Pour confirmer leur hypothèse, les chercheurs ont mené une expérience sur des cellules endothéliales (qui tapissent l’intérieur des vaisseaux sanguins) cultivées en laboratoire : ils ont constaté que l’exposition au THC causait une inflammation et un stress oxydatif dans ces cellules. En parallèle, l’équipe a également mené une expérience sur des souris nourries avec une alimentation riche en graisses (de manière à augmenter leur taux de cholestérol).
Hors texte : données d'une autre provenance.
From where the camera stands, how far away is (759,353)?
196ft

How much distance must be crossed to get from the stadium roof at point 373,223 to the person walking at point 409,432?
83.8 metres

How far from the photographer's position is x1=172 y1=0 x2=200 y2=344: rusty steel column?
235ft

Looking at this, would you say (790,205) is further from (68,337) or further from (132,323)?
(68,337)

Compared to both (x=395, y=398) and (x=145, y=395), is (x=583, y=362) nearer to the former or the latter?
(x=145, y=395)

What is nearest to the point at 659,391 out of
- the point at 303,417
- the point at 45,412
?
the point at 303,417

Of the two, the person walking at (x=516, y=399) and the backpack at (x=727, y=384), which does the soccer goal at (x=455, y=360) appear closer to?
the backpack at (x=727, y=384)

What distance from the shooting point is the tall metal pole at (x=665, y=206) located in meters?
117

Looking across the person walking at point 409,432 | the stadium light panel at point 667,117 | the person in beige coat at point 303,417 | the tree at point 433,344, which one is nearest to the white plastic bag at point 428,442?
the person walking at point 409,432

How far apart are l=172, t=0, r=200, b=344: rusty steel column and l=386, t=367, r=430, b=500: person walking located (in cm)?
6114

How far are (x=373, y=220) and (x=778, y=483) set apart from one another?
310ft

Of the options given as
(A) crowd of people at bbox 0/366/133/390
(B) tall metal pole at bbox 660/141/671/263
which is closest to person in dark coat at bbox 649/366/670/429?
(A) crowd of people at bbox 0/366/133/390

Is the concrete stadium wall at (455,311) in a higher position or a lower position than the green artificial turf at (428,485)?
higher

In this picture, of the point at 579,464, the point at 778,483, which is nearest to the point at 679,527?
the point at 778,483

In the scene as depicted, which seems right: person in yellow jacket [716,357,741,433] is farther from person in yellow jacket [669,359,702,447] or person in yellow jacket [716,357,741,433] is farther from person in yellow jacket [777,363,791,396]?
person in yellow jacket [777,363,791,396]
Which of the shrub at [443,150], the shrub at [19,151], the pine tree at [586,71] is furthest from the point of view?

Certaines d’entre elles ont subi des injections de THC à des niveaux équivalents à la consommation d’une cigarette de marijuana par jour : elles ont développé des plaques d’athérosclérose beaucoup plus grandes que les souris témoins.
Protéger les consommateurs de cannabis médical
Alors que de plus en plus d’États américains légalisent la consommation de marijuana, les experts sont inquiets : « Je m’attends à ce que nous commencions à voir une augmentation des crises cardiaques et des accidents vasculaires cérébraux dans les années à venir », a déclaré Mark Chandy, chercheur au Stanford Cardiovascular Institute et co-auteur de l’étude.
Le THC se lie à un récepteur cannabinoïde appelé CB1, qui est exprimé principalement par les cellules du cerveau, mais aussi dans le cœur et le système vasculaire. Ce récepteur est impliqué dans une variété de processus physiologiques, notamment l’appétit, la sensation de douleur, l’humeur et la mémoire. Mais une exposition trop fréquente au THC entraîne une suractivation du récepteur CB1, qui peut donc déclencher une inflammation. De ce fait, les scientifiques recherchent depuis longtemps une molécule antagoniste capable d’inhiber l’hyperactivité de ce récepteur. Les antagonistes testés jusqu’à présent se sont malheureusement accompagnés de troubles psychiatriques indésirables, en particulier de l’anxiété et des troubles de l’humeur (car ils bloquaient en même temps son effet sur le cerveau).
Grâce à l’apprentissage automatique, Wu et son équipe ont passé au crible une vaste base de données moléculaires pour identifier des structures protéiques similaires aux antagonistes précédemment testés, et ont découvert une candidate idéale : la génistéine, une molécule que l’on trouve dans un certain nombre de plantes, telles que le soja, les fèves ou les lupins. La génistéine est connue pour ses propriétés antioxydantes et pour son effet protecteur contre l’inflammation vasculaire. Il se trouve que cette molécule se lie bien au récepteur CB1, mais pénètre mal dans le cerveau.
Administrée aux souris sous THC et ajoutée aux cultures de cellules endothéliales traitées au THC, la génistéine a eu l’effet escompté : les effets cardiovasculaires ont été éliminés, tandis que les effets analgésiques ou sédatifs ont été préservés. « La génistéine est donc potentiellement un médicament plus sûr que les antagonistes CB1 précédents. Elle est déjà utilisée comme complément alimentaire, et 99% d’entre elles reste en dehors du cerveau », souligne Chandy. L’équipe prévoit désormais de mener des essais cliniques pour vérifier et évaluer la capacité de la génistéine à réduire le risque de maladie cardiovasculaire chez les consommateurs de cannabis.